Protective Effects of GalNac-Modified Red Blood Cell-Derived Extracellular Vesicles Against Liver Diseases.

OBJECTIVE: The high morbidity and mortality of liver diseases warrant the development of more effective therapeutic methods. Extracellular vesicles (EVs) are optimal drug delivery vehicles, albeit with insufficient targeting specificity. The aim of this study was to develop modified red blood cell-derived EVs (RBC-EVs) for targeted drug delivery into hepatocytes, and verify their therapeutic efficacy in animal models of acute liver failure (ALF), non-alcoholic fatty liver disease (NAFLD) and hepatocellular carcinoma (HCC). METHODS: RBC-EVs were extracted and modified with triantennary N-acetyl galactosamine sequences (GalNac-RBC-EVs), then loaded with drugs or oligonucleotides. The GalNac-RBC-EVs uptake by hepatocytes was monitored both in vitro and in vivo. Models of ALF, NAFLD and HCC were established using C57BL/6J mice. RBC-EVs/GalNac-miR-155-ASO was prepared for the treatment of ALF by anchoring GalNac-miR-155-ASO to RBC-EVs. GalNac-RBC-EVs loaded with PJ34 (GalNac-RBC-EVs/PJ34) were used for treating NAFLD. Finally, GalNac-Rab7-siRNA and PJ34 were co-loaded into RBC-EVs (RBC-EVs/GalNac-Rab7-siRNA/PJ34) as a therapeutic agent for HCC. The therapeutic efficacy, biosafety and stability of the modified RBC-EVs were analyzed as per standard protocols.
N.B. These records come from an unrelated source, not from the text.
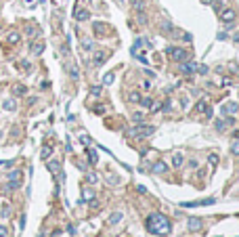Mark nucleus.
<instances>
[{
	"label": "nucleus",
	"instance_id": "f257e3e1",
	"mask_svg": "<svg viewBox=\"0 0 239 237\" xmlns=\"http://www.w3.org/2000/svg\"><path fill=\"white\" fill-rule=\"evenodd\" d=\"M145 227H147V231L157 233V235H166V233H170V220H168L164 214H157V212H153V214L147 216Z\"/></svg>",
	"mask_w": 239,
	"mask_h": 237
},
{
	"label": "nucleus",
	"instance_id": "f03ea898",
	"mask_svg": "<svg viewBox=\"0 0 239 237\" xmlns=\"http://www.w3.org/2000/svg\"><path fill=\"white\" fill-rule=\"evenodd\" d=\"M168 55L172 57L174 61H178V63H182V61H187V50H182V48H174V46H170L168 48Z\"/></svg>",
	"mask_w": 239,
	"mask_h": 237
},
{
	"label": "nucleus",
	"instance_id": "7ed1b4c3",
	"mask_svg": "<svg viewBox=\"0 0 239 237\" xmlns=\"http://www.w3.org/2000/svg\"><path fill=\"white\" fill-rule=\"evenodd\" d=\"M208 203H214V197H206V199H199V202H185L182 206L185 208H199V206H208Z\"/></svg>",
	"mask_w": 239,
	"mask_h": 237
},
{
	"label": "nucleus",
	"instance_id": "20e7f679",
	"mask_svg": "<svg viewBox=\"0 0 239 237\" xmlns=\"http://www.w3.org/2000/svg\"><path fill=\"white\" fill-rule=\"evenodd\" d=\"M153 126H139V128H134V134H141V136H149V134H153Z\"/></svg>",
	"mask_w": 239,
	"mask_h": 237
},
{
	"label": "nucleus",
	"instance_id": "39448f33",
	"mask_svg": "<svg viewBox=\"0 0 239 237\" xmlns=\"http://www.w3.org/2000/svg\"><path fill=\"white\" fill-rule=\"evenodd\" d=\"M237 109H239V105L237 103H225V105H222V113H225V116H233V113H237Z\"/></svg>",
	"mask_w": 239,
	"mask_h": 237
},
{
	"label": "nucleus",
	"instance_id": "423d86ee",
	"mask_svg": "<svg viewBox=\"0 0 239 237\" xmlns=\"http://www.w3.org/2000/svg\"><path fill=\"white\" fill-rule=\"evenodd\" d=\"M220 19H222V21H227V23H231V21L235 19V11H231V9L220 11Z\"/></svg>",
	"mask_w": 239,
	"mask_h": 237
},
{
	"label": "nucleus",
	"instance_id": "0eeeda50",
	"mask_svg": "<svg viewBox=\"0 0 239 237\" xmlns=\"http://www.w3.org/2000/svg\"><path fill=\"white\" fill-rule=\"evenodd\" d=\"M195 69H197V65H195V63H187V61H182V65H180V71H182V73H193Z\"/></svg>",
	"mask_w": 239,
	"mask_h": 237
},
{
	"label": "nucleus",
	"instance_id": "6e6552de",
	"mask_svg": "<svg viewBox=\"0 0 239 237\" xmlns=\"http://www.w3.org/2000/svg\"><path fill=\"white\" fill-rule=\"evenodd\" d=\"M202 227H203V223L199 218H189V229H191V231H199Z\"/></svg>",
	"mask_w": 239,
	"mask_h": 237
},
{
	"label": "nucleus",
	"instance_id": "1a4fd4ad",
	"mask_svg": "<svg viewBox=\"0 0 239 237\" xmlns=\"http://www.w3.org/2000/svg\"><path fill=\"white\" fill-rule=\"evenodd\" d=\"M151 170H153L155 174H164V172H166V164H164V162H155Z\"/></svg>",
	"mask_w": 239,
	"mask_h": 237
},
{
	"label": "nucleus",
	"instance_id": "9d476101",
	"mask_svg": "<svg viewBox=\"0 0 239 237\" xmlns=\"http://www.w3.org/2000/svg\"><path fill=\"white\" fill-rule=\"evenodd\" d=\"M182 160H185V157H182V153H174V157H172V166H174V168H180V166H182Z\"/></svg>",
	"mask_w": 239,
	"mask_h": 237
},
{
	"label": "nucleus",
	"instance_id": "9b49d317",
	"mask_svg": "<svg viewBox=\"0 0 239 237\" xmlns=\"http://www.w3.org/2000/svg\"><path fill=\"white\" fill-rule=\"evenodd\" d=\"M88 17H90V13L88 11H78L76 13V19H78V21H86Z\"/></svg>",
	"mask_w": 239,
	"mask_h": 237
},
{
	"label": "nucleus",
	"instance_id": "f8f14e48",
	"mask_svg": "<svg viewBox=\"0 0 239 237\" xmlns=\"http://www.w3.org/2000/svg\"><path fill=\"white\" fill-rule=\"evenodd\" d=\"M105 53H95V65H103V61H105Z\"/></svg>",
	"mask_w": 239,
	"mask_h": 237
},
{
	"label": "nucleus",
	"instance_id": "ddd939ff",
	"mask_svg": "<svg viewBox=\"0 0 239 237\" xmlns=\"http://www.w3.org/2000/svg\"><path fill=\"white\" fill-rule=\"evenodd\" d=\"M195 113H202V111H208V105H206V101H199L197 105H195V109H193Z\"/></svg>",
	"mask_w": 239,
	"mask_h": 237
},
{
	"label": "nucleus",
	"instance_id": "4468645a",
	"mask_svg": "<svg viewBox=\"0 0 239 237\" xmlns=\"http://www.w3.org/2000/svg\"><path fill=\"white\" fill-rule=\"evenodd\" d=\"M122 220V212H116L111 218H109V225H116V223H120Z\"/></svg>",
	"mask_w": 239,
	"mask_h": 237
},
{
	"label": "nucleus",
	"instance_id": "2eb2a0df",
	"mask_svg": "<svg viewBox=\"0 0 239 237\" xmlns=\"http://www.w3.org/2000/svg\"><path fill=\"white\" fill-rule=\"evenodd\" d=\"M19 40H21V36L17 34V32H13V34L9 36V42H11V44H17V42H19Z\"/></svg>",
	"mask_w": 239,
	"mask_h": 237
},
{
	"label": "nucleus",
	"instance_id": "dca6fc26",
	"mask_svg": "<svg viewBox=\"0 0 239 237\" xmlns=\"http://www.w3.org/2000/svg\"><path fill=\"white\" fill-rule=\"evenodd\" d=\"M84 199H86V202L95 199V191H90V189H84Z\"/></svg>",
	"mask_w": 239,
	"mask_h": 237
},
{
	"label": "nucleus",
	"instance_id": "f3484780",
	"mask_svg": "<svg viewBox=\"0 0 239 237\" xmlns=\"http://www.w3.org/2000/svg\"><path fill=\"white\" fill-rule=\"evenodd\" d=\"M15 101H13V99H6V101H4V109H9V111H13V109H15Z\"/></svg>",
	"mask_w": 239,
	"mask_h": 237
},
{
	"label": "nucleus",
	"instance_id": "a211bd4d",
	"mask_svg": "<svg viewBox=\"0 0 239 237\" xmlns=\"http://www.w3.org/2000/svg\"><path fill=\"white\" fill-rule=\"evenodd\" d=\"M113 82V73H105L103 76V84H111Z\"/></svg>",
	"mask_w": 239,
	"mask_h": 237
},
{
	"label": "nucleus",
	"instance_id": "6ab92c4d",
	"mask_svg": "<svg viewBox=\"0 0 239 237\" xmlns=\"http://www.w3.org/2000/svg\"><path fill=\"white\" fill-rule=\"evenodd\" d=\"M32 50H34L36 55H40V53L44 50V44H34V46H32Z\"/></svg>",
	"mask_w": 239,
	"mask_h": 237
},
{
	"label": "nucleus",
	"instance_id": "aec40b11",
	"mask_svg": "<svg viewBox=\"0 0 239 237\" xmlns=\"http://www.w3.org/2000/svg\"><path fill=\"white\" fill-rule=\"evenodd\" d=\"M208 162H210L212 166H216V164H218V155H216V153H212L210 157H208Z\"/></svg>",
	"mask_w": 239,
	"mask_h": 237
},
{
	"label": "nucleus",
	"instance_id": "412c9836",
	"mask_svg": "<svg viewBox=\"0 0 239 237\" xmlns=\"http://www.w3.org/2000/svg\"><path fill=\"white\" fill-rule=\"evenodd\" d=\"M50 153H53V147H44V149H42V157H44V160H46Z\"/></svg>",
	"mask_w": 239,
	"mask_h": 237
},
{
	"label": "nucleus",
	"instance_id": "4be33fe9",
	"mask_svg": "<svg viewBox=\"0 0 239 237\" xmlns=\"http://www.w3.org/2000/svg\"><path fill=\"white\" fill-rule=\"evenodd\" d=\"M225 126H227L225 120H218V122H216V128H218V130H225Z\"/></svg>",
	"mask_w": 239,
	"mask_h": 237
},
{
	"label": "nucleus",
	"instance_id": "5701e85b",
	"mask_svg": "<svg viewBox=\"0 0 239 237\" xmlns=\"http://www.w3.org/2000/svg\"><path fill=\"white\" fill-rule=\"evenodd\" d=\"M132 6H134L136 11H141V9H143V2H141V0H132Z\"/></svg>",
	"mask_w": 239,
	"mask_h": 237
},
{
	"label": "nucleus",
	"instance_id": "b1692460",
	"mask_svg": "<svg viewBox=\"0 0 239 237\" xmlns=\"http://www.w3.org/2000/svg\"><path fill=\"white\" fill-rule=\"evenodd\" d=\"M130 101H132V103H139V101H141V95H139V93H132V95H130Z\"/></svg>",
	"mask_w": 239,
	"mask_h": 237
},
{
	"label": "nucleus",
	"instance_id": "393cba45",
	"mask_svg": "<svg viewBox=\"0 0 239 237\" xmlns=\"http://www.w3.org/2000/svg\"><path fill=\"white\" fill-rule=\"evenodd\" d=\"M88 157H90V162H92V164H96V153L92 151V149H88Z\"/></svg>",
	"mask_w": 239,
	"mask_h": 237
},
{
	"label": "nucleus",
	"instance_id": "a878e982",
	"mask_svg": "<svg viewBox=\"0 0 239 237\" xmlns=\"http://www.w3.org/2000/svg\"><path fill=\"white\" fill-rule=\"evenodd\" d=\"M231 151H233V153H235V155H239V141H235V143H233V147H231Z\"/></svg>",
	"mask_w": 239,
	"mask_h": 237
},
{
	"label": "nucleus",
	"instance_id": "bb28decb",
	"mask_svg": "<svg viewBox=\"0 0 239 237\" xmlns=\"http://www.w3.org/2000/svg\"><path fill=\"white\" fill-rule=\"evenodd\" d=\"M15 95H25V86H15Z\"/></svg>",
	"mask_w": 239,
	"mask_h": 237
},
{
	"label": "nucleus",
	"instance_id": "cd10ccee",
	"mask_svg": "<svg viewBox=\"0 0 239 237\" xmlns=\"http://www.w3.org/2000/svg\"><path fill=\"white\" fill-rule=\"evenodd\" d=\"M139 103H143L145 107H151V99H141V101H139Z\"/></svg>",
	"mask_w": 239,
	"mask_h": 237
},
{
	"label": "nucleus",
	"instance_id": "c85d7f7f",
	"mask_svg": "<svg viewBox=\"0 0 239 237\" xmlns=\"http://www.w3.org/2000/svg\"><path fill=\"white\" fill-rule=\"evenodd\" d=\"M134 120H136V122H143V120H145V113H134Z\"/></svg>",
	"mask_w": 239,
	"mask_h": 237
},
{
	"label": "nucleus",
	"instance_id": "c756f323",
	"mask_svg": "<svg viewBox=\"0 0 239 237\" xmlns=\"http://www.w3.org/2000/svg\"><path fill=\"white\" fill-rule=\"evenodd\" d=\"M84 48L90 50V48H92V42H90V40H84Z\"/></svg>",
	"mask_w": 239,
	"mask_h": 237
},
{
	"label": "nucleus",
	"instance_id": "7c9ffc66",
	"mask_svg": "<svg viewBox=\"0 0 239 237\" xmlns=\"http://www.w3.org/2000/svg\"><path fill=\"white\" fill-rule=\"evenodd\" d=\"M99 93H101V88H99V86H95V88H90V95H99Z\"/></svg>",
	"mask_w": 239,
	"mask_h": 237
},
{
	"label": "nucleus",
	"instance_id": "2f4dec72",
	"mask_svg": "<svg viewBox=\"0 0 239 237\" xmlns=\"http://www.w3.org/2000/svg\"><path fill=\"white\" fill-rule=\"evenodd\" d=\"M88 183H96V174H88Z\"/></svg>",
	"mask_w": 239,
	"mask_h": 237
},
{
	"label": "nucleus",
	"instance_id": "473e14b6",
	"mask_svg": "<svg viewBox=\"0 0 239 237\" xmlns=\"http://www.w3.org/2000/svg\"><path fill=\"white\" fill-rule=\"evenodd\" d=\"M6 235V229H4V227H0V237H4Z\"/></svg>",
	"mask_w": 239,
	"mask_h": 237
},
{
	"label": "nucleus",
	"instance_id": "72a5a7b5",
	"mask_svg": "<svg viewBox=\"0 0 239 237\" xmlns=\"http://www.w3.org/2000/svg\"><path fill=\"white\" fill-rule=\"evenodd\" d=\"M233 136H235V139H239V130H235V132H233Z\"/></svg>",
	"mask_w": 239,
	"mask_h": 237
},
{
	"label": "nucleus",
	"instance_id": "f704fd0d",
	"mask_svg": "<svg viewBox=\"0 0 239 237\" xmlns=\"http://www.w3.org/2000/svg\"><path fill=\"white\" fill-rule=\"evenodd\" d=\"M233 40H235V42H239V32L235 34V38H233Z\"/></svg>",
	"mask_w": 239,
	"mask_h": 237
}]
</instances>
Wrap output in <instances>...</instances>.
RESULTS: GalNac-RBC-EVs exhibited higher hepatocyte accumulation via asialoglycoprotein receptor (ASGPR)-mediated uptake both in vivo and in vitro. In ALF, RBC-EVs/GalNac-miR-155-ASO reduced inflammation through suppression of pyroptosis (P<0.0001), apoptosis (P<0.0001), and mitigation of necroptosis (P<0.0001). For NAFLD/HCC treatment, GalNac-RBC-EVs/PJ34 decreased hepatic triglyceride (P<0.0001) and attenuated HCC growth (P<0.001) via PARP-1 inhibition (P<0.0001). Co-delivery of GalNac-Rab7-siRNA enhanced PJ34 efficacy (P<0.0001) by prolonging drug retention. No significant toxicity was observed in vital organs (ALT/AST levels, P>0.05; histopathology scores, P>0.05). CONCLUSION: Drug-loaded GalNac-RBC-EVs selectively targeted the hepatocytes, and displayed significant therapeutic efficacy in ALF, NAFLD or HCC without any side effects. Altogether, RBC-EVs modified with GalNac are a promising drug carrier for the effective and precise treatment of various liver diseases.